What you have to do. Starting with the line that contains "this 800×450 image.", copy out each line through the end of the entries below, exactly as written, and nothing else.

(Available data Opens)

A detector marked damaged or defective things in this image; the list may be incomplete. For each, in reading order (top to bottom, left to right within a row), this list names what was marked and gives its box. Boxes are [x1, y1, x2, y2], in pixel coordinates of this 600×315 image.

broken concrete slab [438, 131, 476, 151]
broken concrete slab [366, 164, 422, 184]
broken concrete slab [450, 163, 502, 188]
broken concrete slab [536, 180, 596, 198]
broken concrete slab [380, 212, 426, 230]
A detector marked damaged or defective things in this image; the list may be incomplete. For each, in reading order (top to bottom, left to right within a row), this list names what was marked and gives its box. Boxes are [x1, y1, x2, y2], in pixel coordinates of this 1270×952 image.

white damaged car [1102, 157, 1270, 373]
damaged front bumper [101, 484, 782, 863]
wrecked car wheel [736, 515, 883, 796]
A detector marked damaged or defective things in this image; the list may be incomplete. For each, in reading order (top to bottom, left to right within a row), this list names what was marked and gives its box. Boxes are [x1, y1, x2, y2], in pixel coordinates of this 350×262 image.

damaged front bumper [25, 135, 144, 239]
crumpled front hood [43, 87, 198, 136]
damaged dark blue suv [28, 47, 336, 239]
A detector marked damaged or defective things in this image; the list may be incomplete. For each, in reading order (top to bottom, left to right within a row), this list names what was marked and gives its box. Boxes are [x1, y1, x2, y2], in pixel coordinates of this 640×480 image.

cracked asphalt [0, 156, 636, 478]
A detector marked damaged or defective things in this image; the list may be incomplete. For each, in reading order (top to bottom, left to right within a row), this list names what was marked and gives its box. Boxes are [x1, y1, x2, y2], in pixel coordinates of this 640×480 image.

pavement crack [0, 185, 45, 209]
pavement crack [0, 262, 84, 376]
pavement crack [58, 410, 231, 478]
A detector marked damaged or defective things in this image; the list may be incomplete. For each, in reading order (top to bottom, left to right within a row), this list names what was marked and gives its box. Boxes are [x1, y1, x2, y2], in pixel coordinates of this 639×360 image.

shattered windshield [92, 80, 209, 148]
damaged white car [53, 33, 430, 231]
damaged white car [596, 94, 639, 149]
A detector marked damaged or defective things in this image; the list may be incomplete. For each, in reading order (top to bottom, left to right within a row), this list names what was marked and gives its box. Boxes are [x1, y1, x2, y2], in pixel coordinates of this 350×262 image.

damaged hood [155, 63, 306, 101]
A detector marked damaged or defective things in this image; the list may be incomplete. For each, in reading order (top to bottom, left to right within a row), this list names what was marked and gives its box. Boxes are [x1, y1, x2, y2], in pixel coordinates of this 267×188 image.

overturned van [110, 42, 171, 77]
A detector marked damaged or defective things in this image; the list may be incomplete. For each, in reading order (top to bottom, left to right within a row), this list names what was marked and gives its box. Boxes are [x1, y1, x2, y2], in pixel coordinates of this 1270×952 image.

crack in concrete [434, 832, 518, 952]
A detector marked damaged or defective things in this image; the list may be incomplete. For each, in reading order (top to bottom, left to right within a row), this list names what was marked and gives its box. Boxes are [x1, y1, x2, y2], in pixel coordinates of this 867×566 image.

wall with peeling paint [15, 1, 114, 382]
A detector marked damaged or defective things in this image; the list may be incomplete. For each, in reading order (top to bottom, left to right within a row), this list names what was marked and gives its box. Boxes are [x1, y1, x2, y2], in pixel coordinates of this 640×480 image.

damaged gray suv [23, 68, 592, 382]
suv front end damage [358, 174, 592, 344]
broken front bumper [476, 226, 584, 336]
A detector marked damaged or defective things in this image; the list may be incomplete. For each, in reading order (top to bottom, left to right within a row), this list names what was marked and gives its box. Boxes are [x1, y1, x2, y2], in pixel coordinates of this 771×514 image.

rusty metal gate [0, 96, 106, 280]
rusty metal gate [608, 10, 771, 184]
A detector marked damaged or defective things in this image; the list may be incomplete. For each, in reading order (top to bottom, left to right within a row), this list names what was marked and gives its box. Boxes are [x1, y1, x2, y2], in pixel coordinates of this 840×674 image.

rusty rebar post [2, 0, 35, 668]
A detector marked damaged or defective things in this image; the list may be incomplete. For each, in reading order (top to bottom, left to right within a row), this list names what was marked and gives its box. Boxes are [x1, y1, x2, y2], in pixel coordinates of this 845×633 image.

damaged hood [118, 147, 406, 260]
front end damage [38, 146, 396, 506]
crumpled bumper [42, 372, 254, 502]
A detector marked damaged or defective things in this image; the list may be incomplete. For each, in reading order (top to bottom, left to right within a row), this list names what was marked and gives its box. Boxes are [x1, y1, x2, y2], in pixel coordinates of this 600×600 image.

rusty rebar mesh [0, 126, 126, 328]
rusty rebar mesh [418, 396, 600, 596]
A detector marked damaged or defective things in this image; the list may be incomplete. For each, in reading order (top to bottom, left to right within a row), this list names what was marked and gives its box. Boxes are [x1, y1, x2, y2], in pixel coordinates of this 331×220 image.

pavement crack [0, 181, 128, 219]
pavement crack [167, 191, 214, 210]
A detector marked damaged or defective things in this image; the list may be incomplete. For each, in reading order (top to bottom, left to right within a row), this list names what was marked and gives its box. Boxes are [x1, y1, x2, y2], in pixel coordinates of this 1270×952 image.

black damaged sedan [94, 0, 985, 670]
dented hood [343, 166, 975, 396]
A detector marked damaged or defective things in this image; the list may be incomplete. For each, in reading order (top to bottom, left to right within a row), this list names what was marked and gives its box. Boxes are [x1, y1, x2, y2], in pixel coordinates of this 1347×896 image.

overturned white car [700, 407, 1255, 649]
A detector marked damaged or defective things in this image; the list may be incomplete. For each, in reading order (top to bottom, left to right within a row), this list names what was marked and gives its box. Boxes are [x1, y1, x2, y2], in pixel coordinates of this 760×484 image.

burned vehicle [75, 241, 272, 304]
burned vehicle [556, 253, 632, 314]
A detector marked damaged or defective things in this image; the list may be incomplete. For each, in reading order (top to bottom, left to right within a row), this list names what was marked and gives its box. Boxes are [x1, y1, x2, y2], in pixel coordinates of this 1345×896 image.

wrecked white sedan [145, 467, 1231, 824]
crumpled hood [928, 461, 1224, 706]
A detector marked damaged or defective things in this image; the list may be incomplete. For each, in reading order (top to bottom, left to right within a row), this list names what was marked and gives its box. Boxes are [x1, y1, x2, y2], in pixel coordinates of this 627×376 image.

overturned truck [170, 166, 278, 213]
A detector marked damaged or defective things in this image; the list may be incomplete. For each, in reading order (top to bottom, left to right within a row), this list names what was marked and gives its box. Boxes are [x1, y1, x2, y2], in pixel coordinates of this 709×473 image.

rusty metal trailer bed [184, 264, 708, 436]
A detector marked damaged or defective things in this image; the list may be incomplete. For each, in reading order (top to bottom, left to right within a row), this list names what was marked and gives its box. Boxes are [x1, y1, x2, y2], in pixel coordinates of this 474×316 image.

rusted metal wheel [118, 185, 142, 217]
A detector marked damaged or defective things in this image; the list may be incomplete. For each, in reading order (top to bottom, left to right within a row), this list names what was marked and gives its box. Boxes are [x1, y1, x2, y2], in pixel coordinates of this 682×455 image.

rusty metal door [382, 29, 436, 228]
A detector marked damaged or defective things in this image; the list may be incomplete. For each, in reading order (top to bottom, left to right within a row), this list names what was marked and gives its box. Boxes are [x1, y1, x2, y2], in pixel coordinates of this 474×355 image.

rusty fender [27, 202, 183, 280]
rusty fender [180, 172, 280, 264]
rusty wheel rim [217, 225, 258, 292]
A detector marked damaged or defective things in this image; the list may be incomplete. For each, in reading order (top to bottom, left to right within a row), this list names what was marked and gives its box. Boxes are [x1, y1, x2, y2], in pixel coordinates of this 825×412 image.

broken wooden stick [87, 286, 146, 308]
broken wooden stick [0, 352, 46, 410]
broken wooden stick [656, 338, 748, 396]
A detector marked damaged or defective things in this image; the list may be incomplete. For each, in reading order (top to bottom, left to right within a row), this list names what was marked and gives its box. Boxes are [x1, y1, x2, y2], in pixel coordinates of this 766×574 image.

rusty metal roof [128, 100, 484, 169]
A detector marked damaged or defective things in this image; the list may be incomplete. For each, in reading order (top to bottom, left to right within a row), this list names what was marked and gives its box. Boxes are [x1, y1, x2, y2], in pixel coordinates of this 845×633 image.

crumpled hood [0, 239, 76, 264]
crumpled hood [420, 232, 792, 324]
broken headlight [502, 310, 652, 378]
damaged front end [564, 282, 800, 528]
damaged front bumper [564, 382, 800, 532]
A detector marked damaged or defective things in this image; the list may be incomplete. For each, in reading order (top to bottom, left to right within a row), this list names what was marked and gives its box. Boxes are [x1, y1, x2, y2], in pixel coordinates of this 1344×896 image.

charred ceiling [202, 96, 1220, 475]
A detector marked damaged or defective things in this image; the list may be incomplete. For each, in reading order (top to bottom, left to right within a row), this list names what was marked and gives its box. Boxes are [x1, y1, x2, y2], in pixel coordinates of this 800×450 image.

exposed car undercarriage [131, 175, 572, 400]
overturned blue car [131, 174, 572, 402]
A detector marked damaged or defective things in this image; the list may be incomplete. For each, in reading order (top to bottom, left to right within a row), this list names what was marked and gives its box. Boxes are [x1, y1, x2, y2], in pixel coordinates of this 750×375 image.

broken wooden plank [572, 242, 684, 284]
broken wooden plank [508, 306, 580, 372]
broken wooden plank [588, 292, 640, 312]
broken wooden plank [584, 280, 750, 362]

(Available data Closes)

Result of the task.
A detector marked damaged or defective things in this image; the list may be incomplete. For each, in reading order (top to bottom, left to right within a row), this list names what was marked and gives its box. Boxes are [x1, y1, x2, y2], in pixel coordinates of this 800×450 image.

exposed car undercarriage [131, 175, 572, 400]
overturned blue car [131, 174, 572, 402]
A detector marked damaged or defective things in this image; the list may be incomplete. For each, in reading order (top to bottom, left to right within a row), this list names what was marked and gives its box. Boxes are [x1, y1, x2, y2], in pixel coordinates of this 750×375 image.

broken wooden plank [572, 242, 684, 284]
broken wooden plank [508, 306, 580, 372]
broken wooden plank [588, 292, 640, 312]
broken wooden plank [584, 280, 750, 362]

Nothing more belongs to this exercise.